European savings banks have criticised the recently approved text of the Payment Services Directive for undermining electronic payments at the expense of hard cash.
The PSD, which was finally passed by the European Parliament earlier this week, is intended to open the market to competition and remove obstructions to the creation of an EU-wide internal market for payments. The Directive must be transposed into national laws by 1 November 2009 - almost two years after the banking industry introduces the first payment instruments dictated by the European Commission's push for a single euro payments area (Sepa).
The European Savings Banks Group (ESBG) - an international banking association representing about one third of the retail banking market in Europe - has welcomed the resolution, but warns that the lengthy delays in approving the text could yet undermine the legitimacy of the new Sepa-inspired payment instruments.

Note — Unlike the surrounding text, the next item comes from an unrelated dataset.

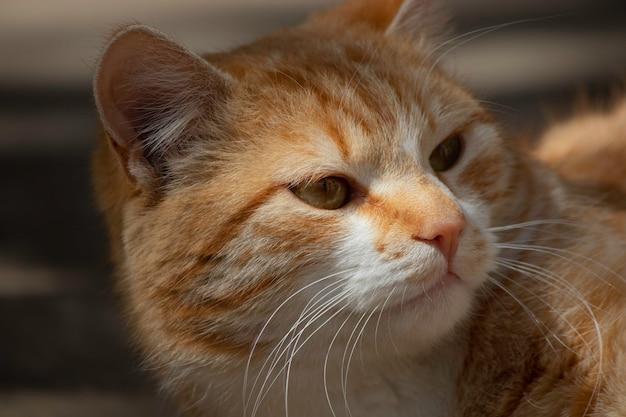 Chat roux se repose dans un parterre de fleurs vert en été chat roux domestique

The ESBG goes on to criticise the Directive, arguing that it risks weakening public confidence in electronic payments by opening the doors to a new category of non-bank 'payment institutions'.
Moreover, the Directive strengthens obligations and increases costs for providers of electronic payment services, says ESBG, whilst omitting cash - the most expensive means of payment for society as a whole - from its scope.
Chris De Noose, chairman of the ESBG management committee, says: "An important milestone has been reached – but let us be realistic: this Directive alone will not create Sepa. Much rests on transposition and we look for evidence that other stakeholders - such as public authorities – commit to use the Sepa payment instruments."